I want to emphasize that we are trying to make the application process as simple as possible, and we have asked each applicant to communicate with us well in advance of when the loan is needed. Applicants may come in to a pre-application meeting to clarify the next steps in the process. The applicant can bring along certain financial information listed in the final rule, and even before any investigation fee is paid, a preliminary estimate of the required credit risk premium can be assessed so the applicant could confer with any infrastructure partner and decide whether to go ahead with the application.

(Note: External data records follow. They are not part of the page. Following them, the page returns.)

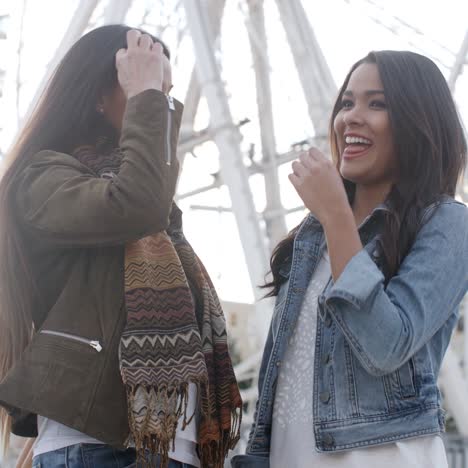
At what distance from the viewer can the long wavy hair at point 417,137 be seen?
8.38 feet

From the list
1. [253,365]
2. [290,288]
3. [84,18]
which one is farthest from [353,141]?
[253,365]

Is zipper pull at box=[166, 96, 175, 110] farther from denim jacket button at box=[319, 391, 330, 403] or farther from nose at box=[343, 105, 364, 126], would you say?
denim jacket button at box=[319, 391, 330, 403]

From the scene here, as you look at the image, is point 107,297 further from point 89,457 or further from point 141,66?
point 141,66

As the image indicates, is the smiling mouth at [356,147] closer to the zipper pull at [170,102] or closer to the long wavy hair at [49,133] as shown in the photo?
the zipper pull at [170,102]

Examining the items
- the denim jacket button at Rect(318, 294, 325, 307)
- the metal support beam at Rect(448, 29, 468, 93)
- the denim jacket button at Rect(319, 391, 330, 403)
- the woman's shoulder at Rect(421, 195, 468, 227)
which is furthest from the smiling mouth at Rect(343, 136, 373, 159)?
the metal support beam at Rect(448, 29, 468, 93)

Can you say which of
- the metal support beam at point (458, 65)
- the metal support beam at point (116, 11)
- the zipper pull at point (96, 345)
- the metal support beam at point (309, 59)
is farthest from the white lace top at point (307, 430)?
the metal support beam at point (309, 59)

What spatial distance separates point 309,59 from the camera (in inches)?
467

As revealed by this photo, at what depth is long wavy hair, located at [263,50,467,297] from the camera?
2.55 metres

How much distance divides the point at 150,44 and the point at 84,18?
7.96 m

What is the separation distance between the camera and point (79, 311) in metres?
2.52

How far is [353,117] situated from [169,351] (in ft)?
2.53

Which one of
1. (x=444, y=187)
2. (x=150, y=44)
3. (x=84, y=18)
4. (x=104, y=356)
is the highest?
(x=84, y=18)

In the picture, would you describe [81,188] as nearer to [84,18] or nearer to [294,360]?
[294,360]

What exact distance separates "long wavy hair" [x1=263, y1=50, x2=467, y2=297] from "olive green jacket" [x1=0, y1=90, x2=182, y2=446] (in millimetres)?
564
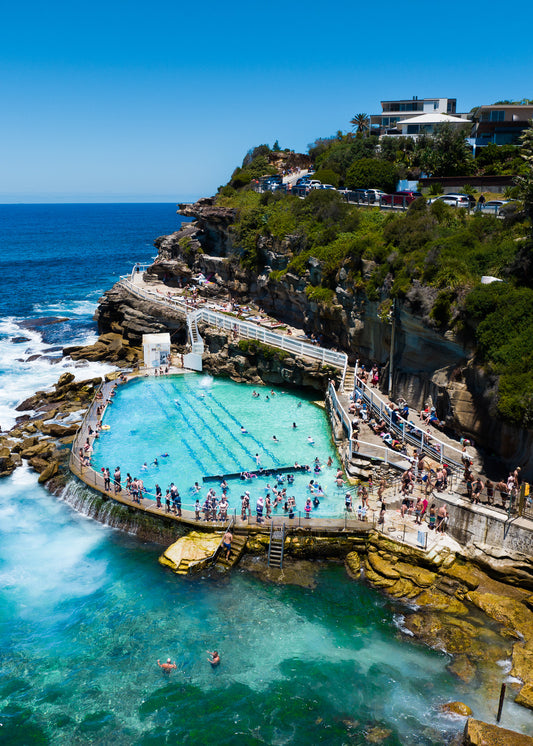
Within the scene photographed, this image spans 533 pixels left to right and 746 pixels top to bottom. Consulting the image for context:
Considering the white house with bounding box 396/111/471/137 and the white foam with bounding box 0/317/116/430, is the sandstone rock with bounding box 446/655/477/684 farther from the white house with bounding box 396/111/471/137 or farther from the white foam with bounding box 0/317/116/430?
the white house with bounding box 396/111/471/137

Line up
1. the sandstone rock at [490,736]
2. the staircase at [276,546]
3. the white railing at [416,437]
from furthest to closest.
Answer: the white railing at [416,437] < the staircase at [276,546] < the sandstone rock at [490,736]

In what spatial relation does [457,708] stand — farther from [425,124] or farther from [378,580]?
[425,124]

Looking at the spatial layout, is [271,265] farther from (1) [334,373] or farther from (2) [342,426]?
(2) [342,426]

Alleged "Secret Agreement" with Treasury

In a hearing last week, Congressman Rahall asked for a copy of a "secret agreement" alleged in the press to exist between FRA and the Department of the Treasury. No such agreement exists, secret or otherwise. Upon reviewing the press reports, we concluded that the reporter had received garbled information about the administrative procedures agreed to by the Administration. These procedures are recorded in a memorandum from Peter J. Basso, Assistant Secretary for Budget and Programs of DOT, to Michael Deich, Program Associate Director of the Office of Management and Budget. I am submitting a copy of that memorandum for the record.

As you will see when you read the memorandum, the press report was replete with inaccuracies. There are good reasons for the procedures contained in the memorandum that were not explained in the press. I want to share them with you.

This very innovative program provides us the ability to make direct loans and loan guarantees based on either Congressional appropriations, credit risk premiums paid by applicants or infrastructure partners on behalf of applicants, or a combination of the two. The program also provides that obligations issued under this program will be grouped and included in cohorts to enable the credit risk premiums collected in the aggregate for each cohort to be available to cover any losses suffered from obligations in that cohort. After all the obligations in a cohort are satisfied, any remaining credit risk premiums are to be returned to borrowers.

If losses within a cohort exceed the amounts of credit risk premiums collected, the Federal Government will have to bear the loss. On other hand, if losses are less than expected in a cohort, the remaining credit risk premiums will be returned to the borrowers.

In order to reduce the overall risk to the Federal Government, given the one-sided nature of the loss, certain administrative provisions have been established. These procedures would limit the size of loans to 6% of the remaining authorized amount and also ensure that no single loan will be larger than 10% of the total loans in any cohort of loans. By limiting both the actual size of the largest loans as well as their size relative to the entire cohort, the probability of a default has been reduced so that no one large loan will cause a loss larger than the credit risk premiums in its cohort. The memorandum recited FRA's long-standing policy of seeking adequate collateral (up to 100%) to secure its loans and loan guarantees, thereby also reducing the size of the applicant's credit risk premium. The memorandum also stated the Department's commitment to review periodically and revise, as may be appropriate, the model used to calculate credit risk premiums.

I am happy that the FRA is finally in a position to begin providing this financial assistance to complete worthy projects which would not otherwise have been possible. I appreciate your attention and would be happy to answer any questions you may have.